Simon Brooke wrote:
> in message <[email protected]>, 2.30 zulu-india\ ('"Mr R@t \')
> wrote:
>
>> However as others said with the Ridgeway there's not a lot which can
>> be done about the farmers; they have legally paid for the land and
>> are using it to contribute towards the local economy whilst others
>> are mostly using it for leisure (NB: I can't speak for other areas
>> as I do not know them well enough).
>
> Land is not something that people made. It became property through a
> series of acts of enclosure, some of pretty dodgy legitimacy,
<snip>
This I am aware of ; and the particular hardships that accompanied enclosure
in Scotland and the colonisation of the area by lairds who drove out the
natives in favour of sheep etc. This they did to my ancestors in Malaysia
(except without the sheep). I even have a rather battered paperback book
about this (and social problems of rural Scotland in the 1930s) which I
picked up in some charity shop in Reading, being bored at lunchtime and
wanting something to read.
A friend of mine is rather like yourself (even around the same age) and has
expounded at great length about the injustices inherent in the remnants of
the feudal system; and I agree with much of what you are saying. On the
subject of subsidies, here in England the farmers have mostly got 100% of
f**k all at the moment as the computer system intended to pay them went The
Way of the Pear, they are decreasing anyway and farmers are /(finally)/
being forced to think about the environmental damage their business methods
often cause (not without much whinging).

## Source material
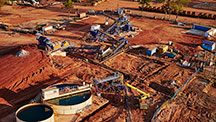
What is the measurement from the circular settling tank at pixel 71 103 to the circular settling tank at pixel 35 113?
2.72 ft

## Work instructions
a - In the newsgroup post about farmland, where was the battered paperback on enclosure and rural Scotland bought?
b - Echo the newsgroup post about farmland word for word, starting at "A friend of" and ending at "without much whinging).".
c - Write the next part of the newsgroup post about farmland, picking up after its final sentence.
The material above is separate from the newsgroup post about farmland.

## Solved tasks
a - In a charity shop in Reading.

b -
A friend of mine is rather like yourself (even around the same age) and has
expounded at great length about the injustices inherent in the remnants of
the feudal system; and I agree with much of what you are saying. On the
subject of subsidies, here in England the farmers have mostly got 100% of
f**k all at the moment as the computer system intended to pay them went The
Way of the Pear, they are decreasing anyway and farmers are /(finally)/
being forced to think about the environmental damage their business methods
often cause (not without much whinging).

c -
However back to the Ridgeway in SE/SW England, in the 21st century. I've
checked out a lot of the farms and local businesses around there whilst
researching the background behind a rave organiser getting an ASBO; and
found that although large landowners *do* own the ultimate title to the
land; most of it is rented to smaller businesses which have to shoulder the
business risk - they *are* being squeezed by competition from cheaper
imports/all the usual stuff; and like it or not these local yokels do employ
people in the vicinity and have enough power to play nimby when they see the
Great Unwashed on their land in any kind of wheeled contrivance or even on
foot (like any other middle englander does nowadays) but at the same time
all the leisure users are just fighting one another...
What I am getting at is that the actual right of access to this land is
fragile enough as it is and all the conflict just seems to end up in yet
*another* activity being banned/controlled/nannied. I personally think the
fears of nimbys *are* mostly tinfoil helmet style paranoia - but self
regulation isn't working for anybody and multiple wrongs aren't making
anything right. But does anyone have a solution rather than just a
complaint?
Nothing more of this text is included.